── Data shown ──
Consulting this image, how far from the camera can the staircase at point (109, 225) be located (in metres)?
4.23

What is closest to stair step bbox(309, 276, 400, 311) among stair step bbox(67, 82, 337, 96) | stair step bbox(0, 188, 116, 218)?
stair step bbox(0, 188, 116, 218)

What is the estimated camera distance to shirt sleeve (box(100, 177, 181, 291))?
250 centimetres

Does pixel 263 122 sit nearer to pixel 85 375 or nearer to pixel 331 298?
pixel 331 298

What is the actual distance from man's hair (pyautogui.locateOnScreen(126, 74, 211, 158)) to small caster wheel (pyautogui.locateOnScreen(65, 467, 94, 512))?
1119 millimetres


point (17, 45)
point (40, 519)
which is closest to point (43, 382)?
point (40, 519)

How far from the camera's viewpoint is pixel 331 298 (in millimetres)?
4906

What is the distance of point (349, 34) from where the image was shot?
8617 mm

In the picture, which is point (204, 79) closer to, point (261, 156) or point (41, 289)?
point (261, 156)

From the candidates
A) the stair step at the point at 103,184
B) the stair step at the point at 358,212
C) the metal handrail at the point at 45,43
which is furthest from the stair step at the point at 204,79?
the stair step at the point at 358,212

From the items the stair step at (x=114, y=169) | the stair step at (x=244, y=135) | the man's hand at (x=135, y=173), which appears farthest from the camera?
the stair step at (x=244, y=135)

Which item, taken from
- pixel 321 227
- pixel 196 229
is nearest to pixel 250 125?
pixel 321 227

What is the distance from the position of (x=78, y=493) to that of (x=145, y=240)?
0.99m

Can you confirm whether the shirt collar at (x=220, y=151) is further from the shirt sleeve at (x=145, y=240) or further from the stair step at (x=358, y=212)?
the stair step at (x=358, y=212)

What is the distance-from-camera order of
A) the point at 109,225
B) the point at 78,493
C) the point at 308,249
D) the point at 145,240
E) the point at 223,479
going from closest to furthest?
───
[Exercise goal]
Locate "Which item, taken from" in the data above. Then repeat, exactly, its line and each line after it through the last, adding nothing.

[Result for this task]
Which item, taken from
- pixel 321 227
- pixel 196 229
is nearest to pixel 250 125?
pixel 321 227

What is the distance from the position of (x=78, y=493) to that of (x=145, y=240)?
0.99m

Can you confirm whether the shirt collar at (x=220, y=151) is further from the shirt sleeve at (x=145, y=240) or further from the stair step at (x=358, y=212)?
the stair step at (x=358, y=212)

What is the distance-from-camera order of
A) the point at 109,225
B) the point at 78,493
C) the point at 308,249
D) the point at 145,240
E) the point at 223,479
going from closest to furthest?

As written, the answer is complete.